● **Aim of the exercise**: Reproduce the microwave device claims verbatim, from "4. The microwave" up to and including "the metallic wire.".

● **Provided text**:
2. The microwave device of claim 1, wherein the structure of metallic wires is periodic.

3. The microwave device of claim 1, wherein the period of the periodic structure is less than 500 micrometres.

4. The microwave device of claim 1, wherein the structure of metallic wires is a rectangular grid of intersecting wires.

5. The microwave device of claim 1, wherein each metallic wire of the structure has in-plane curvature.

6. The microwave device of claim 5, wherein the structure of metallic wires comprises a plurality of wire portions, wherein each wire portion is an arc being approximately a quarter of a circle, wherein each connection between adjacent wire portions is a T-junction.

7. The microwave device of claim 1, wherein the width of one or more metallic wire differs along the length of the metallic wire.

8. The microwave device of claim 1, wherein the total metallized area of the structure of metallic wires is less than 20% of the area of the opening.

9. The microwave device of claim 1, wherein the window further comprises: a secondary layer in a plane substantially parallel to the structure of metallic wires, wherein the second layer is arranged to reflect RF radiation back into the cavity and to shield the outside of the microwave cavity from RF radiation.

10. The microwave device of claim 9, wherein the secondary layer comprises a second structure of second metallic wires, wherein each second metallic wire of the second structure is electrically connected to the frame, wherein the width of each second metallic wire is between 100 nanometres and 30 micrometres.

11. The microwave device of claim 9, wherein the secondary layer is separated from the first structure, in a direction perpendicular to the plane, by between 0.08 and 0.42 times the effective wavelength of an operating frequency of the microwave device.

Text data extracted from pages

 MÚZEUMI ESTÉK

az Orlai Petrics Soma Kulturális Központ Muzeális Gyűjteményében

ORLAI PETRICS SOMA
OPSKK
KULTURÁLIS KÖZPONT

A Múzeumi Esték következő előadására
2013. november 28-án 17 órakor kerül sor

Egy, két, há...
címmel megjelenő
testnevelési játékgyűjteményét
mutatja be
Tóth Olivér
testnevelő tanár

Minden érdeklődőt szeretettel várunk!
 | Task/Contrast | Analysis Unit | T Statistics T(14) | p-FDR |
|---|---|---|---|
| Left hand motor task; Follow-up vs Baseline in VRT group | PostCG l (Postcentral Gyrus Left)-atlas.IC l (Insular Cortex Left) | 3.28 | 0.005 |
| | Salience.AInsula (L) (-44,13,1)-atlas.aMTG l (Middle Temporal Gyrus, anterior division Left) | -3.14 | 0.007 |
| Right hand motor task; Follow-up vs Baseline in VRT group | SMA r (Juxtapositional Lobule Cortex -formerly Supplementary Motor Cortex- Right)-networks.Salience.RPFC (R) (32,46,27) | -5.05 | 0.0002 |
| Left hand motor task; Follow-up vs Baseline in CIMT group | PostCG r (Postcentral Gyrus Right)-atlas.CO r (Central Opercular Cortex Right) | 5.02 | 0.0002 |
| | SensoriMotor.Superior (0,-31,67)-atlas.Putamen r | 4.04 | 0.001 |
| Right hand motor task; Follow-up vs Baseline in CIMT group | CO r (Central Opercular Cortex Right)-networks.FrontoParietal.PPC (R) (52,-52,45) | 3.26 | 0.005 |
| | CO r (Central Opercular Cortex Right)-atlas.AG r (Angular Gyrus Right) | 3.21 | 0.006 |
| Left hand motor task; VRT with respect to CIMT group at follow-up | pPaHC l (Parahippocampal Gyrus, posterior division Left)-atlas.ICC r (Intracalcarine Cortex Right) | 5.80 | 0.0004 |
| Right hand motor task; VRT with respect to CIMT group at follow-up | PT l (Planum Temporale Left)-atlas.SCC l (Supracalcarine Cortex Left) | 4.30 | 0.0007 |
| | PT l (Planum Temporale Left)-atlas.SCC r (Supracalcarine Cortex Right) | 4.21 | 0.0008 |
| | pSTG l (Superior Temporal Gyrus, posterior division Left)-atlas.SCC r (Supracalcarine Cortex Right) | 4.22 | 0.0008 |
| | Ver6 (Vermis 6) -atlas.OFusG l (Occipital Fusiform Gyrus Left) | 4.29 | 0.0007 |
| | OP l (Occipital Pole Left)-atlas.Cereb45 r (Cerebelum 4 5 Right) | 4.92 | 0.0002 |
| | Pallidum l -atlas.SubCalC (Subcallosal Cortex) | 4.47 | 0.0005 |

● **Solution to this problem**:
4. The microwave device of claim 1, wherein the structure of metallic wires is a rectangular grid of intersecting wires.

5. The microwave device of claim 1, wherein each metallic wire of the structure has in-plane curvature.

6. The microwave device of claim 5, wherein the structure of metallic wires comprises a plurality of wire portions, wherein each wire portion is an arc being approximately a quarter of a circle, wherein each connection between adjacent wire portions is a T-junction.

7. The microwave device of claim 1, wherein the width of one or more metallic wire differs along the length of the metallic wire.